One of those things is failure.  Jesus advice is that if you have done your very best, and you have failed, if you have had the best of intentions and you keep trying and nothing becomes of it, do not keep hitting your head on the door, or beating yourselves up because of it.  Instead, shake the dust off of your feet and move on.  One of the hardest things in our lives is our relationships with other people.  And yet sometimes we fail in our relationships.  I believe that we are supposed to love one another and everyone.  I believe that we are supposed to get along with one another, especially if we are Christians.  I have preached this and tried to practice it in my own life.  I have spent a lot of hours trying to bring people together, who are apart.  Over the past few weeks, I’ve received a pamphlet about a workshop at least four times.  The lettering at the top of the pamphlet simply reads, Dealing With Difficult People.  I looked at it and then put it in Liz Wright’s box for her dealings with me. It came again and I put it on Kathy’s desk.  The third time it came, I gave it to Stephanie, our newest employee.
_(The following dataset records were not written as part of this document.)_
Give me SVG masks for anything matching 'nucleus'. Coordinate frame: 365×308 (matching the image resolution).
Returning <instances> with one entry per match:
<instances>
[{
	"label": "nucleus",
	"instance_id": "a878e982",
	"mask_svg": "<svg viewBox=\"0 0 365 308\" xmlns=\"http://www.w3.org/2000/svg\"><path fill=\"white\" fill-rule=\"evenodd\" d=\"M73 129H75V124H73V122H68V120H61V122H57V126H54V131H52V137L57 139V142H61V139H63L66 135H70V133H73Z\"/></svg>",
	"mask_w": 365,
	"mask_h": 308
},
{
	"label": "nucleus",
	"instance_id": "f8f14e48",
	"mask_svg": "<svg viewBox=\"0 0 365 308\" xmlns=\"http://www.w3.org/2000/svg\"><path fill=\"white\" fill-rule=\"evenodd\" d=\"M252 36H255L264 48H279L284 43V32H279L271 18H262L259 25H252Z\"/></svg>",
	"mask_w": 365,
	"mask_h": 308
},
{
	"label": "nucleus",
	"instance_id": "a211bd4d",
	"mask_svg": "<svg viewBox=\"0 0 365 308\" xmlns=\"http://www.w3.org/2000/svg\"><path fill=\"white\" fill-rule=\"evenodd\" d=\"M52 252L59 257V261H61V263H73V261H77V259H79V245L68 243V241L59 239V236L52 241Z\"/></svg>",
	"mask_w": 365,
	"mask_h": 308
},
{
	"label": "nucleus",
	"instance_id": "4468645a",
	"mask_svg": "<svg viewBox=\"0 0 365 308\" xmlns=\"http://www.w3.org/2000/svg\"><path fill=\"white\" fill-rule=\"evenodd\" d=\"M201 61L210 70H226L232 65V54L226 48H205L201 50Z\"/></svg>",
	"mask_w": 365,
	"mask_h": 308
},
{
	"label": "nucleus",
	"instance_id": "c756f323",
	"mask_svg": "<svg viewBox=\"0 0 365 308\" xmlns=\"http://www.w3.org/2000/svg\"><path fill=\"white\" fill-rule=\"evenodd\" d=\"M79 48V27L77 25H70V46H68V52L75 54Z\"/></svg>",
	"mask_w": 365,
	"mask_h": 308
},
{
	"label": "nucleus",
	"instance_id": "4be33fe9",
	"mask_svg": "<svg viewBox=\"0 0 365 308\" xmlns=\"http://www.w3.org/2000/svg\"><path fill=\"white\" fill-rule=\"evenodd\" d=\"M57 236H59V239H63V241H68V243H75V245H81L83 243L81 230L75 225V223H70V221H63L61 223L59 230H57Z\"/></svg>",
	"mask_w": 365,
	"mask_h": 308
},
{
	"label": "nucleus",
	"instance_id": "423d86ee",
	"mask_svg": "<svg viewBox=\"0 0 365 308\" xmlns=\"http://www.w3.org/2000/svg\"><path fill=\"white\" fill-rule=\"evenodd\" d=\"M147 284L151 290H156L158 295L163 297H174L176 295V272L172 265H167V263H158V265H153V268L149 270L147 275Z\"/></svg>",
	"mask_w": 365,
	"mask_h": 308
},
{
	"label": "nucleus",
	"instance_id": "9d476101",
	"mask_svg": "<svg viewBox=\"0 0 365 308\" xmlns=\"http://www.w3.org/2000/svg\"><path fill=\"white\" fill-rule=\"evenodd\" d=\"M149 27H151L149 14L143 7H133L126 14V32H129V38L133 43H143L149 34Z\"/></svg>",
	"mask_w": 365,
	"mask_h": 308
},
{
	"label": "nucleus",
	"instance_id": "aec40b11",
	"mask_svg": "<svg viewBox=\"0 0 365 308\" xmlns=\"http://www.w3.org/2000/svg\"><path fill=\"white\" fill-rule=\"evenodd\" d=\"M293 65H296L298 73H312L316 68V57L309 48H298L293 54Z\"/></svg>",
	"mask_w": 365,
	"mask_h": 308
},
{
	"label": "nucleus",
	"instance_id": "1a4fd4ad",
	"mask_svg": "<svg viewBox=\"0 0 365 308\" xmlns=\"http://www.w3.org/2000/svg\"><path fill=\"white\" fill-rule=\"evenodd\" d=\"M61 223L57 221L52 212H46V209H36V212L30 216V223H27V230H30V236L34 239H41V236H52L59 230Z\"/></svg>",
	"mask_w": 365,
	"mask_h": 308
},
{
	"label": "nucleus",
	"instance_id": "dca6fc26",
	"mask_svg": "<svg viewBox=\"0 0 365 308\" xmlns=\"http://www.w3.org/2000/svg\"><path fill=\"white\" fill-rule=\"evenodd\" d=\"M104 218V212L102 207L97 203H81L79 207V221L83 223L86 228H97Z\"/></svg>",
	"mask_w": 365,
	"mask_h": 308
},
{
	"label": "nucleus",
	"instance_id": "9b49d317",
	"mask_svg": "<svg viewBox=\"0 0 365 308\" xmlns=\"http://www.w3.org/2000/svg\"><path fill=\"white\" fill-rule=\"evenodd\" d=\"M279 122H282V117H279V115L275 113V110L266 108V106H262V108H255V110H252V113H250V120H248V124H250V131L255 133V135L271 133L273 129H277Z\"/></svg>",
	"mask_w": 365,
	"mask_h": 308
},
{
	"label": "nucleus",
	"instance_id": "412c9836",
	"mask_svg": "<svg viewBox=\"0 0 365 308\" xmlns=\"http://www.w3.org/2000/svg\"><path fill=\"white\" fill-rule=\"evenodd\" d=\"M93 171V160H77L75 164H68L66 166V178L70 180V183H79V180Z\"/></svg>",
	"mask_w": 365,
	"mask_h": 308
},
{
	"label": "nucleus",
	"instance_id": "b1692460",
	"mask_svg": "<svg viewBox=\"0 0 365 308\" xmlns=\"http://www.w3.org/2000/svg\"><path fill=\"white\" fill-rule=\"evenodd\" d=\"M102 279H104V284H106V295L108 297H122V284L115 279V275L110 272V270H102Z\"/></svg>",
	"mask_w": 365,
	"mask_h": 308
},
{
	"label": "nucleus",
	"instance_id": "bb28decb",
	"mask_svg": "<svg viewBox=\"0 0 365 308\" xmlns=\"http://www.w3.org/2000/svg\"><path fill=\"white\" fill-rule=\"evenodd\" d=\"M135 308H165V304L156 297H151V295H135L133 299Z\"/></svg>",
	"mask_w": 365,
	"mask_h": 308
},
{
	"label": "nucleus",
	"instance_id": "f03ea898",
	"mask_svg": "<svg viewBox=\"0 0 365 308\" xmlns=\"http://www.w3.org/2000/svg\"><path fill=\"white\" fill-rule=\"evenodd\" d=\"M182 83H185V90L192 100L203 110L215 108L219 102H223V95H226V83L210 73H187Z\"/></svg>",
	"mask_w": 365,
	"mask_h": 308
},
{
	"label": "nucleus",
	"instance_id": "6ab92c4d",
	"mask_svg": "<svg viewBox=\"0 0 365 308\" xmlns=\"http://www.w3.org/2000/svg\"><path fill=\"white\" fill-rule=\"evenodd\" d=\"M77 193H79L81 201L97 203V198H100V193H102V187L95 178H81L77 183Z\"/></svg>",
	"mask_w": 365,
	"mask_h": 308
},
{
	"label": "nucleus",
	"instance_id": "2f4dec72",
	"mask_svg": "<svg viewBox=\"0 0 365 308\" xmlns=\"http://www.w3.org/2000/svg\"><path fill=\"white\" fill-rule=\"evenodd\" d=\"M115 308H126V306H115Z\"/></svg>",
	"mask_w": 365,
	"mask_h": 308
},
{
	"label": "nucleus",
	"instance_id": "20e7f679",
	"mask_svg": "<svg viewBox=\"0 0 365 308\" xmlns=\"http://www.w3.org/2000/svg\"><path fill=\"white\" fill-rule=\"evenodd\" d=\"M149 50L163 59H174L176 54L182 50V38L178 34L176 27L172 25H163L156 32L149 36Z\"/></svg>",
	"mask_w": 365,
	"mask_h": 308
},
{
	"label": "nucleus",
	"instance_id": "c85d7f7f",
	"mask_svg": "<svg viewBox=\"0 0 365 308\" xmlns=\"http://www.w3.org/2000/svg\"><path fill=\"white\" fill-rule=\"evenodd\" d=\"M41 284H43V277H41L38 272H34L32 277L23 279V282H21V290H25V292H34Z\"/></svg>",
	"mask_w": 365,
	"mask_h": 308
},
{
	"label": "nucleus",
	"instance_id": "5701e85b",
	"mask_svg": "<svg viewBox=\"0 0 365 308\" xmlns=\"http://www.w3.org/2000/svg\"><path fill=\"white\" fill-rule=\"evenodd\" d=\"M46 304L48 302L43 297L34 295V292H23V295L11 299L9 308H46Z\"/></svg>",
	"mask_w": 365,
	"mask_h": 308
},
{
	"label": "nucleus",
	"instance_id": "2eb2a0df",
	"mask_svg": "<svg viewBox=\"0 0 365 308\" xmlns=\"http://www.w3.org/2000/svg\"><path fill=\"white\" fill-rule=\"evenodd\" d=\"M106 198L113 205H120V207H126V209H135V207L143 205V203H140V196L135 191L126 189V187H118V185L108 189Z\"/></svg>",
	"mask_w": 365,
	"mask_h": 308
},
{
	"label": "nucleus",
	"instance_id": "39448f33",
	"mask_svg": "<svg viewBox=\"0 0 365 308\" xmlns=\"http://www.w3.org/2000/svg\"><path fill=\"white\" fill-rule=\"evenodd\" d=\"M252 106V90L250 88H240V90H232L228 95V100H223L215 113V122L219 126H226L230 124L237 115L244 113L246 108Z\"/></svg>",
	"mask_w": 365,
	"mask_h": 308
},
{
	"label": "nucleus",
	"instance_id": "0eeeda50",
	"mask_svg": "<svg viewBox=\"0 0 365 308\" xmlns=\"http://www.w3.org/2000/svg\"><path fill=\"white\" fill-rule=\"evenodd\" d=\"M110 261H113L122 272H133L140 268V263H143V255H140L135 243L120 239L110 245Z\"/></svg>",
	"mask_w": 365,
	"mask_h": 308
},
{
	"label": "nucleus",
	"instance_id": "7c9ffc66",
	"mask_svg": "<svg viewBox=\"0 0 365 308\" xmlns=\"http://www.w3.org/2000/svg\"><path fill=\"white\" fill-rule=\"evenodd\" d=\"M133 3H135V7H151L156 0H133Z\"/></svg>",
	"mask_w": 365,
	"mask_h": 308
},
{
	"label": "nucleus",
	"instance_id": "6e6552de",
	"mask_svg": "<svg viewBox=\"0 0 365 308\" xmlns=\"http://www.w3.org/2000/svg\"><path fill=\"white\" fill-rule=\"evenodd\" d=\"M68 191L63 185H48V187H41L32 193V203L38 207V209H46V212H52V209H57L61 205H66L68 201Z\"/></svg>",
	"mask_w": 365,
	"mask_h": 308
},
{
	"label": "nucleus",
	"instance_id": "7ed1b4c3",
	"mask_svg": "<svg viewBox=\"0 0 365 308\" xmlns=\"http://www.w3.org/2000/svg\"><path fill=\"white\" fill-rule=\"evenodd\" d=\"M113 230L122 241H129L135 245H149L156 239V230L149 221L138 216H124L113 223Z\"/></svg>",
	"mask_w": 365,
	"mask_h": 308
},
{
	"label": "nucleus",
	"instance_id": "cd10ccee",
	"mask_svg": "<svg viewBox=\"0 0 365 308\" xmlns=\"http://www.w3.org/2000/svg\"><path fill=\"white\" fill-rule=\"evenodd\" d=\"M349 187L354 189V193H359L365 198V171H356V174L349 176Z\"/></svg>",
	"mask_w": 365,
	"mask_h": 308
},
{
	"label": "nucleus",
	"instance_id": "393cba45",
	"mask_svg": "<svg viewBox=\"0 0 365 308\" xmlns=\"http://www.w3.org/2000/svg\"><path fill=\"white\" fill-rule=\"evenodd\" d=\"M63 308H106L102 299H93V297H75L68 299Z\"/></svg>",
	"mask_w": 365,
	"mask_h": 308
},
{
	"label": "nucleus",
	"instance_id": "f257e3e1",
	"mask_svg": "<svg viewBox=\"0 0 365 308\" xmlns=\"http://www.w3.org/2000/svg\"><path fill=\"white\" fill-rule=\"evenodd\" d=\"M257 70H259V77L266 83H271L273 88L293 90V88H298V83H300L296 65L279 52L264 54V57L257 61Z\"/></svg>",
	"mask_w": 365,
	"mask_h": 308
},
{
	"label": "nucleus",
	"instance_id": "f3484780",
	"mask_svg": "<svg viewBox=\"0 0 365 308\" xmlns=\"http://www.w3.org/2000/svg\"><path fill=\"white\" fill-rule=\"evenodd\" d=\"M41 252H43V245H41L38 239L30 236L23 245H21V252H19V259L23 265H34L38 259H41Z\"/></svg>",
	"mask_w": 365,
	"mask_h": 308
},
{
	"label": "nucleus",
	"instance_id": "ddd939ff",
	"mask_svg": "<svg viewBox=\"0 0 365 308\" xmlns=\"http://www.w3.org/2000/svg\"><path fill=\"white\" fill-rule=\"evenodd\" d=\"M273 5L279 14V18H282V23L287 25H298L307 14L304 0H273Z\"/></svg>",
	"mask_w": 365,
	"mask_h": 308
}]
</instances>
The reaction was always the same, a smile.

 

A preacher tells the story about a woman in his church who called him on the phone.  She was in tears and asked if he could come over.  He did that.  She was a great member of his church, more sensitive than many.  She confessed that she did not like her neighbors.  She had a terrible guilt because of it.  She felt as if she was not being a Christian.  She had lived with this for some time.  She said that she could not stand it any longer.  She said that she had tried to like them.  She said that when they moved in, she took them a loaf of bread and homemade jelly.  The relationship was good at first, but then it got bad.  Her neighbors played music well into the night and when she asked them to turn it down, they talked nasty to her.  They rejected every attempt that she made to be friends with them.  She felt as if she had failed.  And she had.  But she did not need to feel guilty because of it.  She had done all that she was supposed to do, and then some.  She followed Jesus’ teaching, to love her neighbor, to turn the other cheek, and now it was time for her to follow another teaching, “If anyone will not receive you or listen to your words, shake the dust off of your feet and move on.”

 

Serious Christians are supposed to be like that woman.  If we are serious about being disciples, then we must try hard and be conscientious and love everyone.  I am sure that this is why Jesus chose us.  He knows that we are these kinds of persons.  We are sensitive.  We want to do the right things and we are willing even to make sacrifices to make sure that the right things are done.  Jesus knows what kind of people the first disciples were and so he sent them out, for the first time just as he sends us out.  He reminds us that we may fail, because what we are being asked to do is not easy.  Jesus is telling us to be prepared to make mistakes, to say the wrong thing, even to fall back into patterns that we are not proud of, but to keep trying, no matter what.

 

Oh, back to Casey Stengel, the manager of the 1962 Mets.  Most folks do not remember him for that season.  Most folks remember him as the Yankees manager who won all those division titles and world championships.  Fewer people know that he once lost 92 games when he managed the Boston Braves.  In fact, Casey lost more than he won.  And yet he is considered one of the best managers in the history of the game, instructing us that we cannot win them all, so we had better learn to lose some of them.  Jesus gave us advice on how to do it.  Shake off the dust from your feet and move on.  It may be the best thing that we can do for ourselves.  Let us pray.